What you have to do:
Without the pictures, output the records below word for word.

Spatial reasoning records
#####

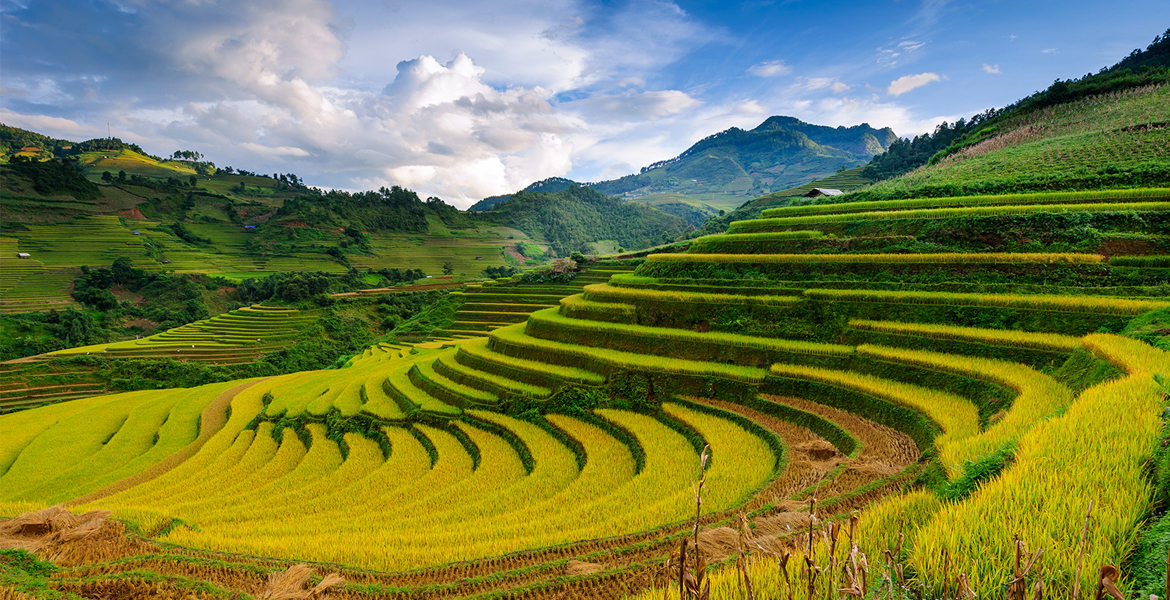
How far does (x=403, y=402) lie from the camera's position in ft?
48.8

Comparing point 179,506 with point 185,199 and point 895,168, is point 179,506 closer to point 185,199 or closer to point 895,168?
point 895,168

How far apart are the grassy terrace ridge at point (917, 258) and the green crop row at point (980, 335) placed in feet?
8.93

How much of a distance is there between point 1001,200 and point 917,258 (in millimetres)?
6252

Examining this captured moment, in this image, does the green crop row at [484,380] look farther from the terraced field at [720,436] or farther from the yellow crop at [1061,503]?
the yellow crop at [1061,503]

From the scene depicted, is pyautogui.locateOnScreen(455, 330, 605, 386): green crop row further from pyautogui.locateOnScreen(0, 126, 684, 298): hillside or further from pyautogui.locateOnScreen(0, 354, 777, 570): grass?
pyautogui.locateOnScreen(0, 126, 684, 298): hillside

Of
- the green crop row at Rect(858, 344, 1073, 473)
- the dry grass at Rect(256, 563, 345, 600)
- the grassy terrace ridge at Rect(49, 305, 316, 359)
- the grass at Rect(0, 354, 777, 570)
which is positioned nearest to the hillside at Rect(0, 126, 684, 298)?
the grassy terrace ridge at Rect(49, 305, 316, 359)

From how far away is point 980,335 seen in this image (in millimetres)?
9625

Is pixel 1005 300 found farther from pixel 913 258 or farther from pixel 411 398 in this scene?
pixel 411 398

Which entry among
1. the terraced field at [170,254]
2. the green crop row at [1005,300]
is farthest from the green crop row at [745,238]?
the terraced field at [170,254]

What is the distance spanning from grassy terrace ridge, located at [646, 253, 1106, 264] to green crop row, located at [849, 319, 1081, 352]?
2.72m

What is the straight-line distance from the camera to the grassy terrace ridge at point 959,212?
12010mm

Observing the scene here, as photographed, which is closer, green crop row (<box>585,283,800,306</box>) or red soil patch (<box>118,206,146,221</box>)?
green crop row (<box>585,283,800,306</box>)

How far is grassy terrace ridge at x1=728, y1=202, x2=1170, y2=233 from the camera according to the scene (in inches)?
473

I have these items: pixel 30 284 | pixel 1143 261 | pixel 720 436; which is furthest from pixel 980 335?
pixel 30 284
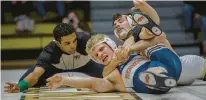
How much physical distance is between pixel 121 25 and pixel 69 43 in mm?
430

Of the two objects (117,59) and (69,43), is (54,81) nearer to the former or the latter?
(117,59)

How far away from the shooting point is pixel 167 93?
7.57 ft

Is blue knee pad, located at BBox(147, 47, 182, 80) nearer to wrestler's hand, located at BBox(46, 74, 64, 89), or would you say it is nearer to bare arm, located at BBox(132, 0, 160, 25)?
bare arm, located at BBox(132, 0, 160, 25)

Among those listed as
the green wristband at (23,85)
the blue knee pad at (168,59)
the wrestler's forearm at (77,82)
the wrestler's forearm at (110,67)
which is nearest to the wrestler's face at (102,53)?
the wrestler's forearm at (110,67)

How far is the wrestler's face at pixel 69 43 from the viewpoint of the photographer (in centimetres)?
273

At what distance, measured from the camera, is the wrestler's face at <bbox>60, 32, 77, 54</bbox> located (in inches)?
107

#####

Final result:
How far does (x=403, y=402) lie from the camera's position in ft?
48.8

Comparing point 179,506 with point 185,199 and point 895,168, is point 179,506 closer to point 185,199 or closer to point 895,168?
point 895,168

How far apart are the grassy terrace ridge at point (917, 258) and the green crop row at point (980, 335) placed in feet?
8.93

How much of a distance is there between point 1001,200 and point 917,258 (in millimetres)?
6252

Examining this captured moment, in this image, does the green crop row at [484,380] look farther from the terraced field at [720,436] or farther from the yellow crop at [1061,503]?
the yellow crop at [1061,503]

From the scene depicted, is pyautogui.locateOnScreen(455, 330, 605, 386): green crop row further from pyautogui.locateOnScreen(0, 126, 684, 298): hillside or further from pyautogui.locateOnScreen(0, 354, 777, 570): grass?
pyautogui.locateOnScreen(0, 126, 684, 298): hillside

Of
- the green crop row at Rect(858, 344, 1073, 473)
- the dry grass at Rect(256, 563, 345, 600)
- the grassy terrace ridge at Rect(49, 305, 316, 359)
- the grass at Rect(0, 354, 777, 570)
which is positioned nearest to the hillside at Rect(0, 126, 684, 298)?
the grassy terrace ridge at Rect(49, 305, 316, 359)

From how far away is point 980,335 seen in this image (in millimetres)?
9625

Is pixel 1005 300 found farther from pixel 913 258 or farther from pixel 411 398 in this scene?
pixel 411 398

Which entry among
1. the terraced field at [170,254]
2. the green crop row at [1005,300]
is farthest from the green crop row at [745,238]?
the terraced field at [170,254]

What is the distance spanning from grassy terrace ridge, located at [646, 253, 1106, 264] to green crop row, located at [849, 319, 1081, 352]?
2.72m

What is the straight-line distance from the camera to the grassy terrace ridge at point 959,212?
12010mm

Observing the scene here, as photographed, which is closer, green crop row (<box>585,283,800,306</box>) or red soil patch (<box>118,206,146,221</box>)?
green crop row (<box>585,283,800,306</box>)

How far is grassy terrace ridge at x1=728, y1=202, x2=1170, y2=233 from the camera according to the scene (in inches)?
473

I have these items: pixel 30 284 | pixel 1143 261 | pixel 720 436; which is furthest from pixel 980 335?
pixel 30 284
How much physical distance is between pixel 121 25 and pixel 69 43 in mm?
430

Of the two objects (117,59) and (69,43), is (54,81) nearer to the former or the latter?
(117,59)

How far away from the shooting point is pixel 167 93?
7.57 ft

Is blue knee pad, located at BBox(147, 47, 182, 80) nearer to wrestler's hand, located at BBox(46, 74, 64, 89), or would you say it is nearer to bare arm, located at BBox(132, 0, 160, 25)?
bare arm, located at BBox(132, 0, 160, 25)

Among those listed as
the green wristband at (23,85)
the blue knee pad at (168,59)
the wrestler's forearm at (77,82)
the wrestler's forearm at (110,67)
which is nearest to the wrestler's face at (102,53)?
the wrestler's forearm at (110,67)

How far is the wrestler's face at pixel 69 43 from the viewpoint of the photographer (in centimetres)?
273

At what distance, measured from the camera, is the wrestler's face at <bbox>60, 32, 77, 54</bbox> located (in inches)?
107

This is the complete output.